You can use `run_entity.py` with `--do_train` to train an entity model and with `--do_eval` to evaluate an entity model.

A trianing command template is as follow:

```bash

python run_entity.py \

    --do_train --do_eval [--eval_test] \

    --learning_rate=1e-5 --task_learning_rate=5e-4 \

    --train_batch_size=16 \

    --context_window {0 | 100 | 300} \

    --task {ace05 | ace04 | scierc} \

    --data_dir {directory of preprocessed dataset} \

    --model {bert-base-uncased | albert-xxlarge-v1 | allenai/scibert_scivocab_uncased} \

    --output_dir {directory of output files}

```

Arguments:

* `--learning_rate`: the learning rate for BERT encoder parameters.

* `--task_learning_rate`: the learning rate for task-specific parameters, i.e., the classifier head after the encoder.

* `--context_window`: the context window size used in the model. `0` means using no contexts. In our cross-sentence entity experiments, we use `--context_window 300` for BERT models and SciBERT models and use `--context_window 100` for ALBERT models.

* `--model`: the base transformer model. We use `bert-base-uncased` and `albert-xxlarge-v1` for ACE04/ACE05 and use `allenai/scibert_scivocab_uncased` for SciERC.

* `--eval_test`: whether evaluate on the test set or not.
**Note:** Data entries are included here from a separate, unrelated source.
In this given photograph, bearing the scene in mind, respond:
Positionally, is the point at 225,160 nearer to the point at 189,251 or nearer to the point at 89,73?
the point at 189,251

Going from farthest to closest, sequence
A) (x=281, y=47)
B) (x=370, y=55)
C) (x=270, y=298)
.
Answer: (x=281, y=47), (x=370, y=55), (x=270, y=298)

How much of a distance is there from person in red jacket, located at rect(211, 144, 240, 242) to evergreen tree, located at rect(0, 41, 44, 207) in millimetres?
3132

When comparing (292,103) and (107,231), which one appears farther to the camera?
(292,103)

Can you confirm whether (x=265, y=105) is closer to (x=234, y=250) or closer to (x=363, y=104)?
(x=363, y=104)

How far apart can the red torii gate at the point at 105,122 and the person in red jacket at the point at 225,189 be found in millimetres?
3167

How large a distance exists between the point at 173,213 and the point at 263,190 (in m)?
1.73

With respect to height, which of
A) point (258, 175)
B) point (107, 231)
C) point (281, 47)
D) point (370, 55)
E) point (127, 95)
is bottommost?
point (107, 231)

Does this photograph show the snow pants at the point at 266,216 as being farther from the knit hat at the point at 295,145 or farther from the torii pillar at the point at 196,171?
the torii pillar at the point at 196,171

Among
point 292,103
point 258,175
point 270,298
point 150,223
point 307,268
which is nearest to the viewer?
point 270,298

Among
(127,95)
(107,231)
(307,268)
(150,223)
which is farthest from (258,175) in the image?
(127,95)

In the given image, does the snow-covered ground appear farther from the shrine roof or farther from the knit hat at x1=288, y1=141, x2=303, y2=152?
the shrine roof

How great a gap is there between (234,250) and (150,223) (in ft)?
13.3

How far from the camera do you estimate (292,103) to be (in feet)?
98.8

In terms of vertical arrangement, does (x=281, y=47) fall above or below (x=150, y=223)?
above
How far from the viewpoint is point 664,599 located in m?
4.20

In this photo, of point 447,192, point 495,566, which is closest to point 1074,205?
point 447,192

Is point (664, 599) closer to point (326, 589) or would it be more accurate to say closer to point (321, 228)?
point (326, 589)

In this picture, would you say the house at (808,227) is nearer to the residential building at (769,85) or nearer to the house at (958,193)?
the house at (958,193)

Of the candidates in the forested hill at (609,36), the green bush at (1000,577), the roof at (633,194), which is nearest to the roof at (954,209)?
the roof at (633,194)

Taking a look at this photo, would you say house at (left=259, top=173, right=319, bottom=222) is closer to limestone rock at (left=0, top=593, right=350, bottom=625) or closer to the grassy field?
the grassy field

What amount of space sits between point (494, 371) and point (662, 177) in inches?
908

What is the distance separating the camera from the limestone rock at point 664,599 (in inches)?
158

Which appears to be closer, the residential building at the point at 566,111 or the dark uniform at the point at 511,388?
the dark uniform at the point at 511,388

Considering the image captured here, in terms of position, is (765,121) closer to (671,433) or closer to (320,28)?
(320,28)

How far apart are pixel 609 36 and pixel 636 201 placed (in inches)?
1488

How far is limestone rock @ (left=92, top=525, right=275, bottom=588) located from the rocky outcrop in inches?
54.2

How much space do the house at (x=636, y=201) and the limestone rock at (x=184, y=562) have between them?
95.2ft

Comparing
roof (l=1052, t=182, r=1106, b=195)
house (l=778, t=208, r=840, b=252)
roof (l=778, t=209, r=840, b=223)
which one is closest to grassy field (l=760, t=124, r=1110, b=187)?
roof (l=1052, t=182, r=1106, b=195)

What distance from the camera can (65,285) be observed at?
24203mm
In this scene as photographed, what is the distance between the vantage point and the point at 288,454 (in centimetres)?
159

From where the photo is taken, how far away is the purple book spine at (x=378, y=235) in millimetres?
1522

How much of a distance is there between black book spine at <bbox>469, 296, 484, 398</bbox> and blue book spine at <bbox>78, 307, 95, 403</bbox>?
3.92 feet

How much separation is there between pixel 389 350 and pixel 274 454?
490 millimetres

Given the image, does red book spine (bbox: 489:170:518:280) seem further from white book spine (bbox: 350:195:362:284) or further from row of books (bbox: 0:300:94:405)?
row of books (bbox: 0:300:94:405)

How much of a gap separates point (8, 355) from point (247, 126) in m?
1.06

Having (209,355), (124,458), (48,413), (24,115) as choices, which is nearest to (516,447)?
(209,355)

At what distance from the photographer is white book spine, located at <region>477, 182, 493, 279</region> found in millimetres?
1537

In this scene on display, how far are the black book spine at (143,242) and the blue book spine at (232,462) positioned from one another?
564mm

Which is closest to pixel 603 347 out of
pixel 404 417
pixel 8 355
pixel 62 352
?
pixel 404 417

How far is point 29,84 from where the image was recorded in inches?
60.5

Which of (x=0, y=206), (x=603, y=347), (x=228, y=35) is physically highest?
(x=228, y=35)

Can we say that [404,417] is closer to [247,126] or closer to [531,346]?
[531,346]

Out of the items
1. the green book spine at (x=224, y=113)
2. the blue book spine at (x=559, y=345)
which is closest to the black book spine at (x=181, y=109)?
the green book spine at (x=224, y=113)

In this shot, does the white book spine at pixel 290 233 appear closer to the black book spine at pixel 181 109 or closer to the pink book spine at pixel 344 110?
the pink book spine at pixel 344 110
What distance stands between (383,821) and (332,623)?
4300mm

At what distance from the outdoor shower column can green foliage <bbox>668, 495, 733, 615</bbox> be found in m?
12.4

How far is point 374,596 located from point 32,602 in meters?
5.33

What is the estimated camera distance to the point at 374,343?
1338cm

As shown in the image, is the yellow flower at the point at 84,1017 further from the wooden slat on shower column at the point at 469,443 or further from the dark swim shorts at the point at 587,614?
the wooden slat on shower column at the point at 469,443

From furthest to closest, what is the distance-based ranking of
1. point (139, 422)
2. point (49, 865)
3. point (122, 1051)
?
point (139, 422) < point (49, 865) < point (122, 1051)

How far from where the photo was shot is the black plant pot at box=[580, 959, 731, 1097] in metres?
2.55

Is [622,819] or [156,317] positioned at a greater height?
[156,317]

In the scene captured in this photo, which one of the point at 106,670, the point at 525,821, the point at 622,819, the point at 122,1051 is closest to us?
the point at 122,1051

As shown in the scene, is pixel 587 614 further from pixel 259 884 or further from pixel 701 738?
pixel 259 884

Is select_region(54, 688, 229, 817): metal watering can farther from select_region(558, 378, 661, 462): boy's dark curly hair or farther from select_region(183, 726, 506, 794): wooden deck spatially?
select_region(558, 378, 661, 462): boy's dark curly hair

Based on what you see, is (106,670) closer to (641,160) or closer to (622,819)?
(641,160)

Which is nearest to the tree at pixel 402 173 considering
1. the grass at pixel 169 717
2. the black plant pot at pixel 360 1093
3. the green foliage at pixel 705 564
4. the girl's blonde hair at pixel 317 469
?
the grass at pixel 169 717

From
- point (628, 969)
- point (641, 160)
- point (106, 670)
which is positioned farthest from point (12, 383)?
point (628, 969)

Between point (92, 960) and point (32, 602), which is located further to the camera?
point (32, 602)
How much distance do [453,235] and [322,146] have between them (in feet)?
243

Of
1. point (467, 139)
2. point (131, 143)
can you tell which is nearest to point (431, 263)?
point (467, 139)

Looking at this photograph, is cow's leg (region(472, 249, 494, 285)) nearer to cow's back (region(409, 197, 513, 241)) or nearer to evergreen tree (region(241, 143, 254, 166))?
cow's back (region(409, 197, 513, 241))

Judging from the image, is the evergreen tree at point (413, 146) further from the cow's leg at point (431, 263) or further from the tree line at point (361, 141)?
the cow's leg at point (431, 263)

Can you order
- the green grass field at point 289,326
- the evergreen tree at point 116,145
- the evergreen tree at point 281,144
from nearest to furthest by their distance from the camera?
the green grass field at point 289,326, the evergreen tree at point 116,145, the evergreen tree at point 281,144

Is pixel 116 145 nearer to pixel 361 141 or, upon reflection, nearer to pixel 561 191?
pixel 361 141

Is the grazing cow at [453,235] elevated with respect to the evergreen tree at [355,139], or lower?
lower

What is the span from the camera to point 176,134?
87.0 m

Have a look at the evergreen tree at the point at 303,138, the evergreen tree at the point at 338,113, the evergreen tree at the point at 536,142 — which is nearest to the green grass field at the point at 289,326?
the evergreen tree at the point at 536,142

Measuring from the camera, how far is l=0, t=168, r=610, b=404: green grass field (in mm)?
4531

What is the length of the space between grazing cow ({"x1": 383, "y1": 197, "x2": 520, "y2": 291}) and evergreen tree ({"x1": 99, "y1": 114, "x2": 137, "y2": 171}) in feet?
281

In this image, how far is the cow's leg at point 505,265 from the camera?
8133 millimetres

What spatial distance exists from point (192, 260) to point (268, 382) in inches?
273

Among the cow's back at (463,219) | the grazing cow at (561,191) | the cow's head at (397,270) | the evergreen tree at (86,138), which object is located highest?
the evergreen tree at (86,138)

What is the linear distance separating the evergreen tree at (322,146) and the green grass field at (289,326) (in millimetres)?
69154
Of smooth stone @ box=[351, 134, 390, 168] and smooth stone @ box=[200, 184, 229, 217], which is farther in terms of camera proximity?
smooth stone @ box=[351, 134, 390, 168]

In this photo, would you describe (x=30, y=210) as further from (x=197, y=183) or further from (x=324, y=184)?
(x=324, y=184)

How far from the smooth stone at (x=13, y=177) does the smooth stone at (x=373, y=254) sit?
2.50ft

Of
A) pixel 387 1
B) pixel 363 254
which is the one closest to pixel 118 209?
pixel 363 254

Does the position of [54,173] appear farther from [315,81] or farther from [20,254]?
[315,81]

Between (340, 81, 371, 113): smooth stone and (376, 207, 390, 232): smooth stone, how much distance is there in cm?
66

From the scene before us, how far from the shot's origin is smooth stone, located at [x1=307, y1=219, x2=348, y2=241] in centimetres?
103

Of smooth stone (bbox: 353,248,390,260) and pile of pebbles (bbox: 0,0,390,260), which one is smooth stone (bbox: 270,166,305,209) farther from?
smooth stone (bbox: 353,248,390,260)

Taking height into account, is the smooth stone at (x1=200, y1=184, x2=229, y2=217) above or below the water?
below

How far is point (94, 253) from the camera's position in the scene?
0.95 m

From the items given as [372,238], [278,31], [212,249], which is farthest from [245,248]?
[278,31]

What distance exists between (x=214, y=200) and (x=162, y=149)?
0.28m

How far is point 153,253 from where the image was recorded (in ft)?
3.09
The predictions of the entity model will be saved as a file (`ent_pred_dev.json`) in the `output_dir` directory. If you set `--eval_test`, the predictions (`ent_pred_test.json`) are on the test set. The prediction file of the entity model will be the input file of the relation model.

## Relation Model

### Input data format for the relation model

The input data format of the relation model is almost the same as that of the entity model, except that there is one more filed `."predicted_ner"` to store the predictions of the entity model.

```bash

{

  "doc_key": "CNN_ENG_20030306_083604.6",

  "sentences": [...],

  "ner": [...],

  "relations": [...],

  "predicted_ner": [

    [...],

    [...],

    [[26, 26, "LOC"], [14, 15, "PER"], ...],

    ...

  ]

}

```

### Train/evaluate the relation model:

You can use `run_relation.py` with `--do_train` to train a relation model and with `--do_eval` to evaluate a relation model. A trianing command template is as follow:

```bash

python run_relation.py \

  --task {ace05 | ace04 | scierc} \

  --do_train --train_file {path to the training json file of the dataset} \

  --do_eval [--eval_test] [--eval_with_gold] \

  --model {bert-base-uncased | albert-xxlarge-v1 | allenai/scibert_scivocab_uncased} \

  --do_lower_case \

  --train_batch_size 32 \

  --eval_batch_size 32 \

  --learning_rate 2e-5 \

  --num_train_epochs 10 \

  --context_window {0 | 100} \

  --max_seq_length {128 | 228} \

  --entity_output_dir {path to output files of the entity model} \

  --output_dir {directory of output files}

```

Aruguments:

* `--eval_with_gold`: whether evaluate the model with the gold entities provided.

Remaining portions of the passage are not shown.